Upturned jars and an inverted table cloth
For invited freshmen, a dining event is preceded by an invitation that is sent in a simple glass jar. The jar contains instructions printed on a clear plastic sheet that describe not only the event but also what to do with the jar. Once the jar is inverted, water gradually seeps out under osmotic pressure through the cloth. This cloth, like the inverted jar, shares affiliations with a formal dining ritual. It can be removed and replaced like a simple tablecloth.

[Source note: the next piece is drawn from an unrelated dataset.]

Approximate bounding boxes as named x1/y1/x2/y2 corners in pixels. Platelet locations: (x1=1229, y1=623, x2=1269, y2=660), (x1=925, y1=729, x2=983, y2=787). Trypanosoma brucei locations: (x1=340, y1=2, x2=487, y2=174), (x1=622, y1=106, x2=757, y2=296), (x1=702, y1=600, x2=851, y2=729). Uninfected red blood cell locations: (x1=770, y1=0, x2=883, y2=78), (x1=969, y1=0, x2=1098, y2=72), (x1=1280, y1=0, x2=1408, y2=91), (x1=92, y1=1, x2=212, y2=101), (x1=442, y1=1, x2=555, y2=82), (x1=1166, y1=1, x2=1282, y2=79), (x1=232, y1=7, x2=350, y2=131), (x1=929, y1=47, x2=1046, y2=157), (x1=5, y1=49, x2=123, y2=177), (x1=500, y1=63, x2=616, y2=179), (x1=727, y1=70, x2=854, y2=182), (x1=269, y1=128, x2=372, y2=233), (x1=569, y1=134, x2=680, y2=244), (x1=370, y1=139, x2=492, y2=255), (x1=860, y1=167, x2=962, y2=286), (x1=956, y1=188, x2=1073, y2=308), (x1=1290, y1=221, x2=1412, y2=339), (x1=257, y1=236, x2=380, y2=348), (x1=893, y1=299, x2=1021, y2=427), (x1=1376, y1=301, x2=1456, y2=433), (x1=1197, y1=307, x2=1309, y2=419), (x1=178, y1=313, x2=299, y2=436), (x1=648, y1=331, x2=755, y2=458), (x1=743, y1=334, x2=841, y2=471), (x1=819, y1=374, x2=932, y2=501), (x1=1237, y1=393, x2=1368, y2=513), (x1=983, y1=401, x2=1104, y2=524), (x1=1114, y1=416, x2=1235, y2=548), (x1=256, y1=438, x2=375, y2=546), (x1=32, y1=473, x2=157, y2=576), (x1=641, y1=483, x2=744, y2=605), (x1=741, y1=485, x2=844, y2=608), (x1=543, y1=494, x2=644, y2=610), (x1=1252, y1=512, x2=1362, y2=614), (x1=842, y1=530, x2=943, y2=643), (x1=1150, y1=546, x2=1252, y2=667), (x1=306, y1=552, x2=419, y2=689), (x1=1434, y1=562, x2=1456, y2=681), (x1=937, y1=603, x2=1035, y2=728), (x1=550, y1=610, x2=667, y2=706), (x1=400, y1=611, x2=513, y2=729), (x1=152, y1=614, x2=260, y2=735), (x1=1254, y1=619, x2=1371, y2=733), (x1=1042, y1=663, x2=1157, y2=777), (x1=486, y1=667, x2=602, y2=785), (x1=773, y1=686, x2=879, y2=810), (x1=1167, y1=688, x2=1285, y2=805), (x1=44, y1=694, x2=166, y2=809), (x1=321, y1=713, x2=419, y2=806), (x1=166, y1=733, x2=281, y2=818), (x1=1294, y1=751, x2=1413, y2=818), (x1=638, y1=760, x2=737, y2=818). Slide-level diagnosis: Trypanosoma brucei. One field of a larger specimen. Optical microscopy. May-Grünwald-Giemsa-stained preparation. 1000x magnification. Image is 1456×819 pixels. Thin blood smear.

At the center of the table is an aluminum fan that hangs below the surface of the table, driven by a roof-mounted 50 watt direct current PV panel that forces the air downward onto a diverter and then horizontally through the inverted tablecloth. Air is cooled through the evaporative process and then blown onto the legs and midriffs of the students dining at the table. The dinner continues and the students remain in the cooler environment as the water level in the jars gradually recedes in front of them. An analysis of the system demonstrates a considerable drop-off in ambient air temperature up to 1.8m from the table’s center. This analysis is based on a 40.6cm fan generating airflow rates approximately 944 L/s operating at 1,500 rpm. Air is blown equally in four directions below the table through an evaporative cooling membrane of heavy cotton fabric (total area is 2.16m2) with strands removed to provide greater percentage of perforation. Our working model studies* revealed that the most effective quality of perforation was around 30% of the fabric. These factors produced more than an 11C difference between the table center and a distance of 1.8m in an ambient temperature of 54C and during relative still air conditions. These temperatures were highly affected by wind currents around the pavilion, being considerably cooler sitting in a downwind position. The scheme provides a cooled microclimate around the pavilion that is designed to sustain conversation, prolong the event and encourage student interaction.
Jason Griffiths is an assistant professor in architecture at Arizona State University, Tempe.
* Initial working model was based on a simple soaked cloth and re-arranged house fan.